**取り組む課題:**
a) CKDと心臓治療についての文章には、薬の種類や名称を表す語としてどんなものが出てきますか？すべて挙げてください。
b) CKDと心臓治療についての文章を、最後の文のあとから書き継いでください。

**抜粋文:**
ほかにもいくつかの降圧剤は慎重投与となっていて、腎機能が悪い人に対しては投与量をしっかりとコントロールする必要があります。また、近年はあまり使われませんが、強心薬のジギタリスなどは、腎機能が悪化している場合はGFR(糸球体濾過量)を確認しながら、投与量を調整しなければなりません。
このように心臓の治療で使われる薬が制限されることで、CKDがあると心臓の管理が不十分になり、悪循環に陥ってしまうのです。
■専門医はより細やかな管理ができる
実際、心臓手術では腎臓にトラブルがある人が増えています。単独の冠動脈バイパス手術だけで見ると、全体の6~7%は人工透析を受けている患者さんです。また、CKDがある患者さんは全体の12~13%を占めています。

**与えられた情報:**
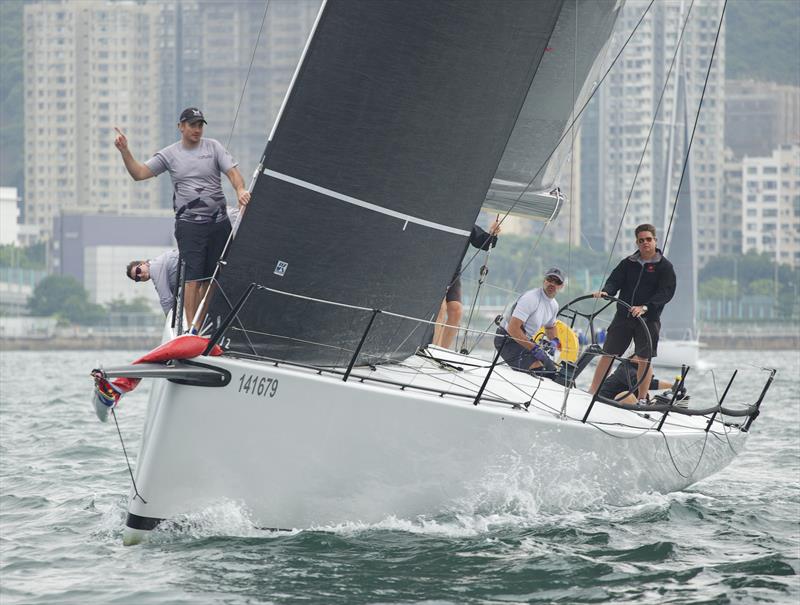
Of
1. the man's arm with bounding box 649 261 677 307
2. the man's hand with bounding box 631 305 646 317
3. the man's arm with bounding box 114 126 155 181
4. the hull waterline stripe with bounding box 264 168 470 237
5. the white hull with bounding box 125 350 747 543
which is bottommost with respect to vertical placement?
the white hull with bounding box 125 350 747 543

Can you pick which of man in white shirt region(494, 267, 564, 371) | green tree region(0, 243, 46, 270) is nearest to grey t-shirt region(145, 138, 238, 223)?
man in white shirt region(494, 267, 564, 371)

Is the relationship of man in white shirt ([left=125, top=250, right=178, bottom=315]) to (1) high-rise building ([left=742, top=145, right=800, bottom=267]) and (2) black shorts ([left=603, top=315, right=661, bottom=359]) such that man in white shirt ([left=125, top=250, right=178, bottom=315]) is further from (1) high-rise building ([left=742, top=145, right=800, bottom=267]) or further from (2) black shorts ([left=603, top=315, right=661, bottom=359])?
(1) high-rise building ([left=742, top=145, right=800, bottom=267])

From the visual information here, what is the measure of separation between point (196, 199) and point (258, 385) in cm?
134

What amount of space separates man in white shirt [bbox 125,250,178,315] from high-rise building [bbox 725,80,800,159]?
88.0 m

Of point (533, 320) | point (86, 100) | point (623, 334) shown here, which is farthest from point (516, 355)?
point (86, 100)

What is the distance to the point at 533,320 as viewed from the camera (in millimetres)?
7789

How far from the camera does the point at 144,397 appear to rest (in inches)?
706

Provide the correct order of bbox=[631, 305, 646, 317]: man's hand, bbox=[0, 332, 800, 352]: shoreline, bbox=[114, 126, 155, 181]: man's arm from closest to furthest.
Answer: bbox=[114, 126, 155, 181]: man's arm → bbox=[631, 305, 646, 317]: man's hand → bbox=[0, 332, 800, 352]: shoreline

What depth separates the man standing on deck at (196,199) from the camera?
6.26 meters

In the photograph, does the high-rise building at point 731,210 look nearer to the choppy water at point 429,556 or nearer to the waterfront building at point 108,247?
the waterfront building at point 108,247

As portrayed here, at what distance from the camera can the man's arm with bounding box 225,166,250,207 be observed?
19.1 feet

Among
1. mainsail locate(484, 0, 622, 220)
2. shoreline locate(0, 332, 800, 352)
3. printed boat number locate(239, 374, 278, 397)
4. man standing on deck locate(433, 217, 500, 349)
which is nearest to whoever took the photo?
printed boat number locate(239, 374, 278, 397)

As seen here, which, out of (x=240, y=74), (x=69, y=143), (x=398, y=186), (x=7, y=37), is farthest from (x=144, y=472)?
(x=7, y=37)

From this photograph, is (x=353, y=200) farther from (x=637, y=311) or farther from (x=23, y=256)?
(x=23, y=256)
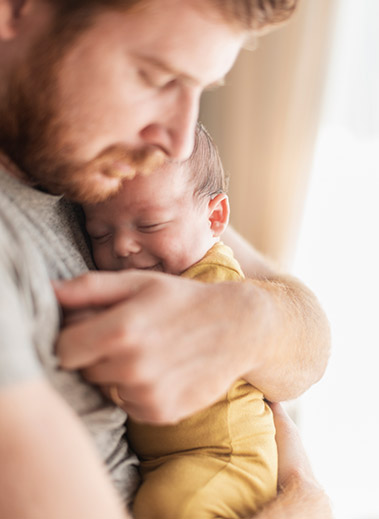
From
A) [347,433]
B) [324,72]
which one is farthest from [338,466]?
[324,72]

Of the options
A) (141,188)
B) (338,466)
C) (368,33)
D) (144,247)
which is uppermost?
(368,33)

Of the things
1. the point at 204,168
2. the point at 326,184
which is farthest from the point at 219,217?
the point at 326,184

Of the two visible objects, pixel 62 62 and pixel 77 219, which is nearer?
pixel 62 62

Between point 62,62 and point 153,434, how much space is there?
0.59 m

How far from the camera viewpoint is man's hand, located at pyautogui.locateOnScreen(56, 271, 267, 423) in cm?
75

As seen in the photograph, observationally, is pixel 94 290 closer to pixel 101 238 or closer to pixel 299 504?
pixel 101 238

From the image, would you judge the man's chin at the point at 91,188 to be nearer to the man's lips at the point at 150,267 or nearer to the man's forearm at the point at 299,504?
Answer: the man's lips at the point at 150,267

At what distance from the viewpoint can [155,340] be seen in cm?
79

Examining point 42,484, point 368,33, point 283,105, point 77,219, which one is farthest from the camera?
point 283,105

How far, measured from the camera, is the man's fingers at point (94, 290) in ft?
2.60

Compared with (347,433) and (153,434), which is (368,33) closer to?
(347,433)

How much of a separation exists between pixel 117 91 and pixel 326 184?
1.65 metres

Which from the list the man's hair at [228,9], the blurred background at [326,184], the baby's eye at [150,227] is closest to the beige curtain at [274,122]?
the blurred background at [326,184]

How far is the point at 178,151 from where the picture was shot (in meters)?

**演習の解答:**
a) 降圧剤、強心薬、ジギタリス

b)
かつては、人工透析患者の手術はしないという医療機関も少なくありませんでした。手術中は、血圧が大きく変化したり、人工心肺装置の使用で出血が多くなり大量輸血が必要になったりしたからです。しかし近年は、すべての腎機能障害例で通常通りに手術が実施されるようになっています。手術中に腎臓を保護して負担を減らしながら、手術を行う方法が進歩してきたためです。